→ Vorliegender Textauszug
********************

Bild: Saint Domingue Haiti 1803
Man … legt es wie einen Keim des Fluches … in den Boden; dann nährt es
sich, breitet sich unbehindert aus und wächst auf natürliche Weise mit der
Gesellschaft selbst, die es empfangen hat: dieses Übel ist die Sklaverei.“
Was Alexis de Tocqueville in seiner Analyse „Über die Demokratie in
Amerika“ (1835) zu den Wurzeln der Schreckensherrschaft formuliert hatte,
reichte weit über die USA hinaus und beweist, wie kritisch sie im 19.
Jahrhundert gesehen wurde.
Nur seltsam, dass der französische Gesandte kein Wort über die Situation in
den französischen Kolonien verloren hat – auch dorthin wurden Schwarze
Menschen massenhaft verschleppt und versklavt.
Unter den Aufrührern der [1][Französischen Revolution] in Paris 1789 gab es
Stimmen, die die grausame Praxis der Sklaverei aus humanitären Gründen
abschaffen wollten. Nur wurde in der Debatte keine Einigkeit erzielt, zu
viel Profit durch die grausame Praxis erwirtschaftet. Die brutale
Ausbeutung wurde rassistisch begründet: Schwarze, so stand in einer in
jenem Revolutionsjahr 1789 in Paris publizierten Denkschrift, seien
„ungerechte, grausame, barbarische Halbmenschen, verräterische,
heimtückische Diebe … faule, unsaubere Furien und Feiglinge“.

********************

→ Erfasste Daten
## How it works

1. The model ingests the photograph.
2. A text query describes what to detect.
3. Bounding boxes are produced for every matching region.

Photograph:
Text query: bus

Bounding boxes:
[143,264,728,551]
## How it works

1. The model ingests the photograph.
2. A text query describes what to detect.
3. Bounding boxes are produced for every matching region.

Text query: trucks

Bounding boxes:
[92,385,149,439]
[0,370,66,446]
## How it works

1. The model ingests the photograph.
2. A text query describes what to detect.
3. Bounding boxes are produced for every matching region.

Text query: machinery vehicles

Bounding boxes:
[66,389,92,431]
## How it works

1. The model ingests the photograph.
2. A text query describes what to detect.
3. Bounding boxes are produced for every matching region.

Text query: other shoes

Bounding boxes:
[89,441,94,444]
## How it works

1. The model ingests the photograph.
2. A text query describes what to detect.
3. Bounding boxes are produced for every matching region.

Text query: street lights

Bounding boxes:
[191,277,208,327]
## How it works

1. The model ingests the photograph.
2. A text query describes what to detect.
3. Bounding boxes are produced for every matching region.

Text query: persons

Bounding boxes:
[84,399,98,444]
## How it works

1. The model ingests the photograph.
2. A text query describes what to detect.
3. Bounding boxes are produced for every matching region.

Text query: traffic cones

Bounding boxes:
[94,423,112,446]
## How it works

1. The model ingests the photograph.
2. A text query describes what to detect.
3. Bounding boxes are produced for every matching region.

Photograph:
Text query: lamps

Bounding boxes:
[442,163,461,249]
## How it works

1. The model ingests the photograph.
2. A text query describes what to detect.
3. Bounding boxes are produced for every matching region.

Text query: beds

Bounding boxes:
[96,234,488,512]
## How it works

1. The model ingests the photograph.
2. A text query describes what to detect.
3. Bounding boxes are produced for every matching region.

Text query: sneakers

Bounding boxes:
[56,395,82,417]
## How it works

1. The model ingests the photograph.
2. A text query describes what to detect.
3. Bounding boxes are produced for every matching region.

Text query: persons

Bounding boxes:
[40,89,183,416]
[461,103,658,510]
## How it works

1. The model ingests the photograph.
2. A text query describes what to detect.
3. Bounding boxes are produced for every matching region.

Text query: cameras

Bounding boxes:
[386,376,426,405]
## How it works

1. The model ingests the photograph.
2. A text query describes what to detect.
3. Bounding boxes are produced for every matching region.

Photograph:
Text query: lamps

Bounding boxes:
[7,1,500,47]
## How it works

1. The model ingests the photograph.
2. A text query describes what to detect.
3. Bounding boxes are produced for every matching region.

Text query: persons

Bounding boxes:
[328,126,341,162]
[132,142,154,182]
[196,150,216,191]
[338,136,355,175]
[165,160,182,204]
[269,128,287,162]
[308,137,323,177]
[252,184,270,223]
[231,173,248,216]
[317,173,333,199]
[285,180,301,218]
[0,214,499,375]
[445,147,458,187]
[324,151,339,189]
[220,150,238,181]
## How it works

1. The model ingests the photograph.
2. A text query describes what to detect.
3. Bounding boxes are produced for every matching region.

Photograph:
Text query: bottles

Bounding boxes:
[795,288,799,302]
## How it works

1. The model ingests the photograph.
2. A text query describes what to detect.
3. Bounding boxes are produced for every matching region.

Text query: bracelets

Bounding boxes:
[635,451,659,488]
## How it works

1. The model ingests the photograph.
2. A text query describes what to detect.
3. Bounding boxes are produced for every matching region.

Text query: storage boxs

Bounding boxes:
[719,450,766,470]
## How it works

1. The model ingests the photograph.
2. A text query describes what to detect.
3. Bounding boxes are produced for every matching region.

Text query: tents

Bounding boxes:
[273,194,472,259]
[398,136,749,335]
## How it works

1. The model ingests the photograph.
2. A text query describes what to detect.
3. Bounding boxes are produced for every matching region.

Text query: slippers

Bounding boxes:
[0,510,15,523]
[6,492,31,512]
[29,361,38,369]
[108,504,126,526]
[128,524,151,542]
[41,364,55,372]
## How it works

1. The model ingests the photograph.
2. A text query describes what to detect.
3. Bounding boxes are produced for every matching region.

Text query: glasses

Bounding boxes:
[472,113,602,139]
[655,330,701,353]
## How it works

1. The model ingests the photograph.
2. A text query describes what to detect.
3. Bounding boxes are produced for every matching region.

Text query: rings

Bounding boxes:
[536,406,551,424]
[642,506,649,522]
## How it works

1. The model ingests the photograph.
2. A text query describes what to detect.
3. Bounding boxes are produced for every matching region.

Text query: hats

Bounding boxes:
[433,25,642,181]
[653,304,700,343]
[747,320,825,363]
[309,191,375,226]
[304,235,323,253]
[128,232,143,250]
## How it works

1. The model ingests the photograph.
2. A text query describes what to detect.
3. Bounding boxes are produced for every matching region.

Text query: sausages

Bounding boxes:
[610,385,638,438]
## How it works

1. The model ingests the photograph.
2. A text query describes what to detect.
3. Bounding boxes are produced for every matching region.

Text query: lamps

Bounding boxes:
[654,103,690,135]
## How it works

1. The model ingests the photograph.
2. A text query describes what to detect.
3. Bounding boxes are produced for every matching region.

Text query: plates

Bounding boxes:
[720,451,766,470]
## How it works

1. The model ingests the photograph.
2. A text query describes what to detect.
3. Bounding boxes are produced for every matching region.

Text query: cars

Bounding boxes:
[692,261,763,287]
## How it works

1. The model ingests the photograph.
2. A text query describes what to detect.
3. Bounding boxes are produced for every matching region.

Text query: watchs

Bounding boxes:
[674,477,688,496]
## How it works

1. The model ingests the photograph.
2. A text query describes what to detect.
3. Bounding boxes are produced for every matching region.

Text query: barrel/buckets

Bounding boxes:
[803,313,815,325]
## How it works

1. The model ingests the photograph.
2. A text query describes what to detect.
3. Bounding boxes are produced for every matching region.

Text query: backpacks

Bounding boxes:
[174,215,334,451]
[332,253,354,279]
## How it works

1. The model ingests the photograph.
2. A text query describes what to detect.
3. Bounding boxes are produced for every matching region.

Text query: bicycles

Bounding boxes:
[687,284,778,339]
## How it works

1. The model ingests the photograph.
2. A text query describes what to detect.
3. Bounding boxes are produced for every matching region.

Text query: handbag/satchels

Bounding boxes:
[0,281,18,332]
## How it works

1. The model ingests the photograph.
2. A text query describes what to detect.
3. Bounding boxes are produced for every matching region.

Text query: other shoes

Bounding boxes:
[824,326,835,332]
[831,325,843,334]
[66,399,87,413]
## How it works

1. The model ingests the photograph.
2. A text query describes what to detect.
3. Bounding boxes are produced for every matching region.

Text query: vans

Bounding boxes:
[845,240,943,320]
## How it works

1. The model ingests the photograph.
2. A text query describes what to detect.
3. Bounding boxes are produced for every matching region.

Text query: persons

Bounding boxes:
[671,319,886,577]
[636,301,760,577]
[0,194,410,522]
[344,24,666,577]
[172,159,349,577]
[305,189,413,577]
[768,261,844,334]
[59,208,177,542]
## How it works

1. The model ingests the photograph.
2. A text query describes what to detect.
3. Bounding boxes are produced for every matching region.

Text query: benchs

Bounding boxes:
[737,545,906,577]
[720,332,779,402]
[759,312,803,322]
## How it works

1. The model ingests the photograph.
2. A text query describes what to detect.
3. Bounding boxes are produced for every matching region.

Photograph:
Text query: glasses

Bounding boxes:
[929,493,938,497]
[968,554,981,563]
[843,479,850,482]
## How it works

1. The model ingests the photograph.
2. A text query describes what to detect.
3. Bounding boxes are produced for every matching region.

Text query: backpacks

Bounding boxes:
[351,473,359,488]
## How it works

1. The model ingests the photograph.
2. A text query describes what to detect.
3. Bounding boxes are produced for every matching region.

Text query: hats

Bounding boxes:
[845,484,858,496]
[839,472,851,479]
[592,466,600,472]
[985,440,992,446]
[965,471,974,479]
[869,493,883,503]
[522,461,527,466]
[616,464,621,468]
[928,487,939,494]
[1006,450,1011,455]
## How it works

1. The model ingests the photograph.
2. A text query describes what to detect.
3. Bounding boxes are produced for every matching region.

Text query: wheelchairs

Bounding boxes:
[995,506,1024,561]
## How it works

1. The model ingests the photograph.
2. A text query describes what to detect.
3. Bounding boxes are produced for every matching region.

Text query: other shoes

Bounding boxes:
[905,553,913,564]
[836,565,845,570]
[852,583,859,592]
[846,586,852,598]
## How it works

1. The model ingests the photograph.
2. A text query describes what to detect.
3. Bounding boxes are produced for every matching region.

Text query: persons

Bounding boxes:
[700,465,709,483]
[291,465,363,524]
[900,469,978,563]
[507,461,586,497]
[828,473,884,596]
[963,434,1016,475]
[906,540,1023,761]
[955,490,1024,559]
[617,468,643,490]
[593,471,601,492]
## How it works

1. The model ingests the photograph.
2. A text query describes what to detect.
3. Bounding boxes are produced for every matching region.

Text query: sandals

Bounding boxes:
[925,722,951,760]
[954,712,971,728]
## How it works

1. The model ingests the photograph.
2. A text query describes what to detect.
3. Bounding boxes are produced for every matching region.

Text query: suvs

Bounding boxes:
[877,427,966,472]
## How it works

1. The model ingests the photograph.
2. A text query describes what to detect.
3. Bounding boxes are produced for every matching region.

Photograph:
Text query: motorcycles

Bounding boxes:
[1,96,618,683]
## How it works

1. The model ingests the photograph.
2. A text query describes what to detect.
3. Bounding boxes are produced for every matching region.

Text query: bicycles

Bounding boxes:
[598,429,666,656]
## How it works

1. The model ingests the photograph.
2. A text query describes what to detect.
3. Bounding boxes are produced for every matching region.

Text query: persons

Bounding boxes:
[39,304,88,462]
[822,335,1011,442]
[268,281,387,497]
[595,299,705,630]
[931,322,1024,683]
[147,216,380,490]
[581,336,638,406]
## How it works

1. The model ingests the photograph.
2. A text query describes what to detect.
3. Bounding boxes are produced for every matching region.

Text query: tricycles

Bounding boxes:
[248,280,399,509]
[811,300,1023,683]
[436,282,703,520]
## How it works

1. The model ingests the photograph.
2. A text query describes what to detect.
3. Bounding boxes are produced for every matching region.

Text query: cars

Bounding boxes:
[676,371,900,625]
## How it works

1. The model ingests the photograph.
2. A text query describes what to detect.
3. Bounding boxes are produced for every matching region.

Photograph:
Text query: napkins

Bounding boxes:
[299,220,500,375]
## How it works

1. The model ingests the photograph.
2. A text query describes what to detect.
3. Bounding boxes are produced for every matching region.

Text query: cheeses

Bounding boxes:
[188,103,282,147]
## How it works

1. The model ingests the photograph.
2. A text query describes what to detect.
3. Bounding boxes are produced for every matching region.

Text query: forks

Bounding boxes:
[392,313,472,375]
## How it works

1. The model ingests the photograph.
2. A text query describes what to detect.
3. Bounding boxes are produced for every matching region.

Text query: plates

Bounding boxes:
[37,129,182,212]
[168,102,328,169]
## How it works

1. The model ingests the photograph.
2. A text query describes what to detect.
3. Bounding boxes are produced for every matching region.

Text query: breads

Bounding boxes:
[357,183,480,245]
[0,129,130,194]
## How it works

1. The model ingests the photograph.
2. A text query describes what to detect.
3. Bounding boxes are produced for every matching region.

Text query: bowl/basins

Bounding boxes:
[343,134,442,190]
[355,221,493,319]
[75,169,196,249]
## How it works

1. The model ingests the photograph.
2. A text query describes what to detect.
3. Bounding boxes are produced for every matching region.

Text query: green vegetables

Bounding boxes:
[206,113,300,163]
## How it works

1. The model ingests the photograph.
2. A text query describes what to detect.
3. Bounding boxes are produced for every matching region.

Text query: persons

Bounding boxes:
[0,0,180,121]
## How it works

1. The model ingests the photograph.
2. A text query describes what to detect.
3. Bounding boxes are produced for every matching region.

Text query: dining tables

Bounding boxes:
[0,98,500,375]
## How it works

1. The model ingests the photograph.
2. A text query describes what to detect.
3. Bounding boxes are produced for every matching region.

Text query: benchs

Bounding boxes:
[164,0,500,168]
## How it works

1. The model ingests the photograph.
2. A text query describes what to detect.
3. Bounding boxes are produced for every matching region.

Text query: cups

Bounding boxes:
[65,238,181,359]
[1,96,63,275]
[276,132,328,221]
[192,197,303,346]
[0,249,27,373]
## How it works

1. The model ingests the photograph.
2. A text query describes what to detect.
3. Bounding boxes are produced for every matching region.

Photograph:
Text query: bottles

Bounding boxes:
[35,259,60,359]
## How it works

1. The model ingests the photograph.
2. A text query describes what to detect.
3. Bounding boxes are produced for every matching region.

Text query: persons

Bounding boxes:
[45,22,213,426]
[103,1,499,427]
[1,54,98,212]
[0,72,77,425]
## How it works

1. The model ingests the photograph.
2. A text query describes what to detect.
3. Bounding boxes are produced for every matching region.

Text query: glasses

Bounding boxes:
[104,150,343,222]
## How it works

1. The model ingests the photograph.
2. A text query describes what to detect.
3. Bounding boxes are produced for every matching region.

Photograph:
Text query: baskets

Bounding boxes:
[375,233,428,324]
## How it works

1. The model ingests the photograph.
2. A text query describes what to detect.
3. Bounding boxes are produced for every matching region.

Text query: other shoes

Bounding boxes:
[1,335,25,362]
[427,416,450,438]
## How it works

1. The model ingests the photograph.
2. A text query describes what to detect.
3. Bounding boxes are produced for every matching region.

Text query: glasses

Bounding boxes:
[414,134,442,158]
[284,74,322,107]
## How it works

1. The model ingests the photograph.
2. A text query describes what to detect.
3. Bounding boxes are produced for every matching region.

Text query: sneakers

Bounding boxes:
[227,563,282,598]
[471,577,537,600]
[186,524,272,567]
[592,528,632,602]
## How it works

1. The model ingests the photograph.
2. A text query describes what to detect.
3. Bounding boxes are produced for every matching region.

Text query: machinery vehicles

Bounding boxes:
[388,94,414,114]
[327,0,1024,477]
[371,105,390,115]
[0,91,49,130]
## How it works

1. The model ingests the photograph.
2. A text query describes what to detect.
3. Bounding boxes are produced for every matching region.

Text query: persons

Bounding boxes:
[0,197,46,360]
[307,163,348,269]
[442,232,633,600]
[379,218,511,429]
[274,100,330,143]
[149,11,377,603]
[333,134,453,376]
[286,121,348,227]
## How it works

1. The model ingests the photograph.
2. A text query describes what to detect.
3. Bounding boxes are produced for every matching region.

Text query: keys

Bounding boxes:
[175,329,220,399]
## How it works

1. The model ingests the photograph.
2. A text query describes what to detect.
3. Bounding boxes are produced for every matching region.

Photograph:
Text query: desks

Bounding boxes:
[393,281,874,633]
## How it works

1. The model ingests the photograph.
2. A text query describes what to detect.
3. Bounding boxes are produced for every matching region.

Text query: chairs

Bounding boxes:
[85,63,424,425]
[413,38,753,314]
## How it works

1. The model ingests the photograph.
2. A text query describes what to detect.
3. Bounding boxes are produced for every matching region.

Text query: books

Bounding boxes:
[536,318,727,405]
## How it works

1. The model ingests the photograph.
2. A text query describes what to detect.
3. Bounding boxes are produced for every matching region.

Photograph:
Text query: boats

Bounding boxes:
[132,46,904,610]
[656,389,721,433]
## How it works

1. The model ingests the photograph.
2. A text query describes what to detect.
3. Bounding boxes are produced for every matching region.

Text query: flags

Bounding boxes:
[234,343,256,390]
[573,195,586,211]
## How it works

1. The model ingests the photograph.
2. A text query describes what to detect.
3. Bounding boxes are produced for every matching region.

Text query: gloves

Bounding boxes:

********************

→ Arbeitsauftrag
Nennen Sie alle Substantive, mit denen die im Textauszug zitierte Pariser Denkschrift von 1789 Schwarze Menschen bezeichnet.

→ Vollständige Lösung
Halbmenschen, Diebe, Furien, Feiglinge